PROBLEMS TO SOLVE:
1. Translate this sentence from the article on John Cho and "The Grudge" into Spanish: "Ironically, Cho says he made a point of avoiding horror films for much of his life."
2. According to the article on John Cho and "The Grudge," how old was Cho when he saw "Death Ship 2"?

EXTRACT PROVIDED:
══════

‘The Grudge’ star John Cho talks about ‘injecting a face that looks like mine’ into ‘pretty white’ horror genre
John Cho is breathing new life into a deadly story.
In the third version of “The Grudge,” the “Harold & Kumar” star is trading in his comedy chops for a new kind of horror rooted in “very real adult grief.”
“It was a drama, a cast of characters that was pretty much over 40, and it’s just so unusual in movies today,” Cho, 47, told the New York Daily News this month of his interest in the film, which is out Friday.
“And I think that’s what attracts me to the horror genre in general late in life is its ability to use the genre to do things that aren’t being done in cinema right now.”
“The Grudge” follows the 2004 film of the same name starring Sarah Michelle Gellar and the 2002 Japanese film that inspired it, “Ju-On: The Grudge.”
To prepare for his role, Cho admits that he didn’t watch the Gellar films – and in fact has never seen them – but was only advised to check out the “Ju-On” franchise, to which this incarnation is “definitely an homage” and “pretty much directly connect(s).”
Ironically, Cho says he made a point of avoiding horror films for much of his life.
“I never wanted to purposely scare myself,” he said. “That’s why I stayed away from (the horror genre) for a long time, just had no desire to engage, even when my friends, you know as teenagers, were watching ‘Friday the 13th’ and ‘Halloween,’ I just was not into it.”
The “Searching” star attributes his discomfort with the genre to his “very traumatic experience” of seeing “Death Ship 2” at just 6 years old during his first trip to the movies.

══════

DATA BLOCK:
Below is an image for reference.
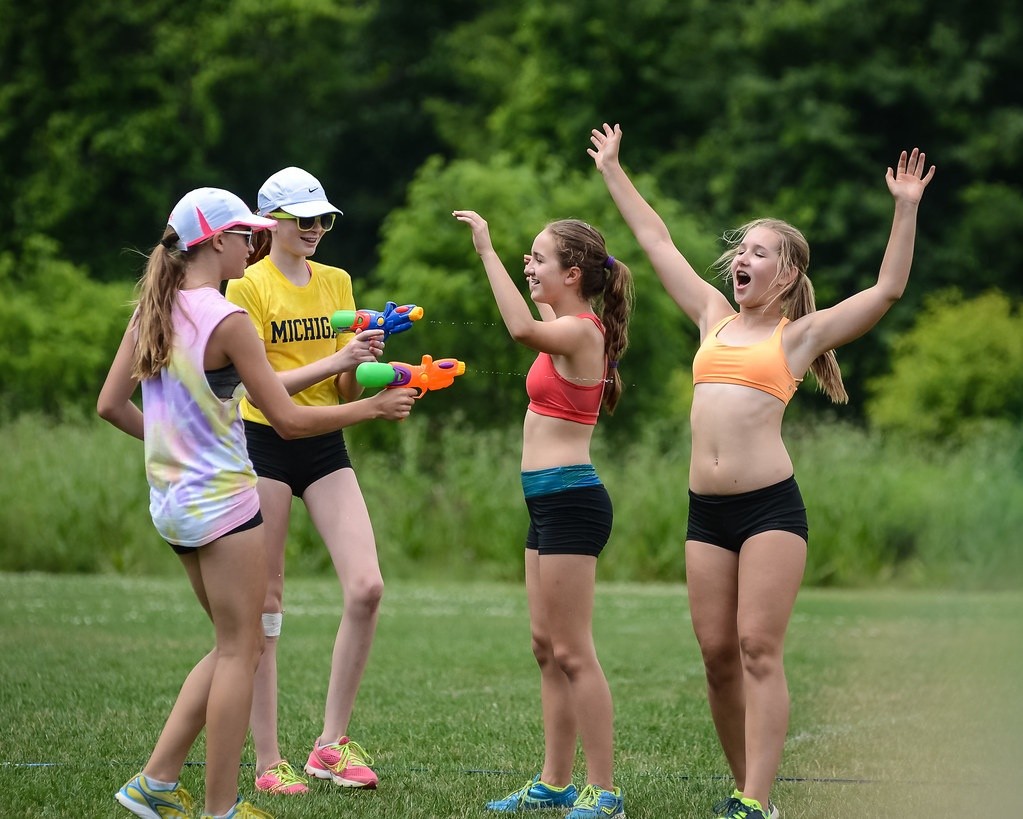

══════

OUTPUTS BY TASK:
1. Irónicamente, Cho dice que se empeñó en evitar las películas de terror durante gran parte de su vida.

2. He was 6 years old.